Required action 1
In the PAYETTE Design Week recap, how large is the 105 West building?
Required action 2
Translate this sentence from the PAYETTE Design Week recap into French: "These constraints inform our buildings’ massing, orientation and even program."
Required action 3
Carry on with the PAYETTE Design Week recap on façade solutions, picking up after its final sentence.

Selected extract
Design Week is an annual PAYETTE tradition when we as a firm collectively explore projects we have worked on during the previous twelve months. Over the past few weeks we have recapped the presentations given by our colleagues.
PAYETTE projects are notorious for grappling with complex site constraints. These constraints inform our buildings’ massing, orientation and even program. However, today we will dive deep into how these constraints also frequently produce one-of-a-kind, responsive façade solutions.
105 West is 290,000 GSF and primarily a lab and office building with six stories, a penthouse, and below-grade parking and athletic facilities. While a new construction project, PAYETTE inherited an already city-approved building design for the project. However, the prior design was for an office space and the building needed to be redesigned for labs.
Unsurprisingly, the office-to-lab conversion required drastic changes to floor-to-floor heights and the use of every square inch on the site. Thus, the design team hid these height changes behind a vertically oriented façade and pushed the project’s glazing as close to the site boundary as possible. And upon close inspection, one can even see that the glazing extends past the sinuous terracotta panels 105 West is known for.
The resultant façade is relentlessly regular as it wraps the building, and its more muted and canvas-like appearance better blends into the adjacent artsy neighborhood compared to the original BPDA-approved design.
If 105 West’s façade can be described as convex and ballooning, The Chelsea Veterans’ Home has a façade that is concave and accommodating. This long-term care facility sits atop Chelsea’s Powder Horn Hill with an undoubtedly attractive site; however, the inability to immediately demolish the existing soldier’s home produced a myriad of constraints for the new building’s façade.

Records
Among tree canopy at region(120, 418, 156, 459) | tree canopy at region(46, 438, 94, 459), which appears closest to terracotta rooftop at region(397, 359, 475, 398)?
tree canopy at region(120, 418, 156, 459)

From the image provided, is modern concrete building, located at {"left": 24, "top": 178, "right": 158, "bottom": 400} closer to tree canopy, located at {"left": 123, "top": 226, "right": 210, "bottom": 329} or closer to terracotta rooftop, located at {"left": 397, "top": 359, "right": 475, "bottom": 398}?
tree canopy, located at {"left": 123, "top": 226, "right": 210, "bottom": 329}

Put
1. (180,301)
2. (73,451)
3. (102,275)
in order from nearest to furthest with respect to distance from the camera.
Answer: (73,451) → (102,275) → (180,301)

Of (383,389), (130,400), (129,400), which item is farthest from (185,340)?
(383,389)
==
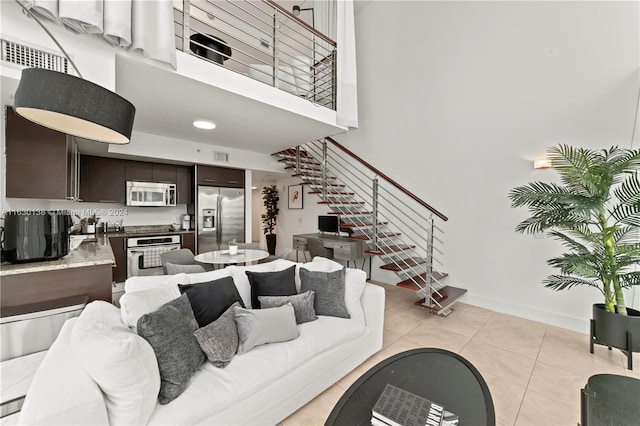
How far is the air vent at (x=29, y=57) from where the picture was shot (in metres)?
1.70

Your response 1
290,000 GSF

Your response 2
Ces contraintes déterminent la volumétrie, l'orientation et même le programme de nos bâtiments.

Your response 3
So, despite being the project being primed to take advantage of panoramic, 360-degree views and daylight from every angle, the project team had to work out how to accommodate a functioning Veterans’ Home that cut deeply into the site. Ultimately, the proposed solution split the building into wings which provided necessary setbacks for construction and gave the new façade the appearance of cradling the existing one. Also worthy of note is how the building’s “butterfly” massing and façade aid in the project’s performance-based design goals. Viewable from miles away, the project’s rooftop solar array harnesses solar energy while also serving as a visible symbol for less-visible sustainability efforts like the building’s high-performance envelope, elegant brick façade (in lieu of abundant glazing), and geothermal heating and cooling system.
Wesleyan University
The next project is the Molecular and Life Sciences Building at Wesleyan University. And in contrast to the previous projects, it is not the first in a series of developments or a replacement of an existing building, rather it is a strategic addition within an already existing science precinct. Wesleyan’s science precinct has two complex constraints: 1) the traditional campus architecture makes fitting in a contemporary design more difficult, and 2) the grade difference between proposed and existing is approximately 30 feet. Therefore, PAYETTE was tasked with not only designing a building but also a connecting landscape.
The landscape design yields to existing campus forces and employs sloped walks rather than ramps and stairs to navigate the grade change. This way, diverse users can traverse as much of the landscape as possible without encountering less-welcoming design elements, like railings. Furthermore, the façade design of the new life sciences building responds to campus forces by aligning interior common spaces with exterior desire lines and using larger glazing elements to strengthen the connection between inside and out. The rest of the project’s façade is made of stone to not draw unwanted attention while also allowing research “clusters” to be easily identifiable from the exterior.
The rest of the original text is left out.